BRANO FORNITO =>
Tel Quel, settimanale indipendente fino a quando non si tocca il tema del Sahara Occidentale, ha pubblicato un servizio “esclusivo” da Laayoune nel quale si attribuisce agli aggrediti la responsabilità delle violenze. Va bene, ma perché allora non si consente l'ingresso nei territori ai giornalisti e agli osservatori indipendenti? Perché il Marocco (e la Francia sua alleata) hanno impedito l’apertura di una inchiesta da parte dell’ONU?
Per quanto ci riguarda, continuiamo a pensare che in Sahara Occidentale vi sia un aggressore (Marocco) e un aggredito (popolo saharawi), e tuttavia non abbiamo problemi a  pubblicare anche versioni differenti  degli avvenimenti, per quanto ci sembrino incredibili. Leggerle è utile intanto per comprendere quali sono gli obiettivi della propaganda ufficiale marocchina


Layoune a ferro e fuoco
di Driss Bennani, inviato speciale (Tel Quel n. 447 - novembre 2010)

ESTRATTO DEI DATI =>
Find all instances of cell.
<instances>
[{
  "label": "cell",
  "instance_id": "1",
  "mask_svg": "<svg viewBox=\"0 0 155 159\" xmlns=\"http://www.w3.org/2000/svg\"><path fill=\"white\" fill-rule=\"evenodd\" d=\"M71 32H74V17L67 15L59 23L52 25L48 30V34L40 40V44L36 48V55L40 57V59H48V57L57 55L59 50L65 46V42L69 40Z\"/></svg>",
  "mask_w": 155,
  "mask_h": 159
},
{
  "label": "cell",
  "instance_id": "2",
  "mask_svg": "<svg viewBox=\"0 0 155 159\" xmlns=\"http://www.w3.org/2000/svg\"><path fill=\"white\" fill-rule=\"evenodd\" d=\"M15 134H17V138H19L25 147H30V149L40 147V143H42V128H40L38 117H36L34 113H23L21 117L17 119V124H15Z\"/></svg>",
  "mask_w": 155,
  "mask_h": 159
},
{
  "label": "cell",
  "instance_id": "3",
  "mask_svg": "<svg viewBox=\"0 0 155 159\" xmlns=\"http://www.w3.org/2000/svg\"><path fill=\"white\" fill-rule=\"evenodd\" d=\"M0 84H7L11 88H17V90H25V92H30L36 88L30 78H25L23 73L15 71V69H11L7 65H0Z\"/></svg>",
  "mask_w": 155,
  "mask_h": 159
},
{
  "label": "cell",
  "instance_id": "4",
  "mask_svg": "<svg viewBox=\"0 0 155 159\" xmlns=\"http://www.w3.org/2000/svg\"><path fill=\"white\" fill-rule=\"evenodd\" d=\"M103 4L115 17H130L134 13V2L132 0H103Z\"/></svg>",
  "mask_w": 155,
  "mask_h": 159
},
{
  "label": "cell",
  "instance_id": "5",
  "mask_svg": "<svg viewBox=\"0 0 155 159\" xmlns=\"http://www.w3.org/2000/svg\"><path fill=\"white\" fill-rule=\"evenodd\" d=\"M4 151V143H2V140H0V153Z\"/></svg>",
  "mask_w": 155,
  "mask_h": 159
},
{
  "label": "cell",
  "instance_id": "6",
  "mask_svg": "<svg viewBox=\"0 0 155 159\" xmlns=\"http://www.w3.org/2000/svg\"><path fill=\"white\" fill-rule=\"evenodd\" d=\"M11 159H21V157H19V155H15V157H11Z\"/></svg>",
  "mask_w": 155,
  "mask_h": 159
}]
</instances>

COMPITO DA SVOLGERE => Restituisci senza alcuna modifica la parte del brano sul Sahara Occidentale che inizia con "Tel Quel, settimanale" e termina con "- novembre 2010)".

SOLUZIONE PROPOSTA =>
Tel Quel, settimanale indipendente fino a quando non si tocca il tema del Sahara Occidentale, ha pubblicato un servizio “esclusivo” da Laayoune nel quale si attribuisce agli aggrediti la responsabilità delle violenze. Va bene, ma perché allora non si consente l'ingresso nei territori ai giornalisti e agli osservatori indipendenti? Perché il Marocco (e la Francia sua alleata) hanno impedito l’apertura di una inchiesta da parte dell’ONU?
Per quanto ci riguarda, continuiamo a pensare che in Sahara Occidentale vi sia un aggressore (Marocco) e un aggredito (popolo saharawi), e tuttavia non abbiamo problemi a  pubblicare anche versioni differenti  degli avvenimenti, per quanto ci sembrino incredibili. Leggerle è utile intanto per comprendere quali sono gli obiettivi della propaganda ufficiale marocchina


Layoune a ferro e fuoco
di Driss Bennani, inviato speciale (Tel Quel n. 447 - novembre 2010)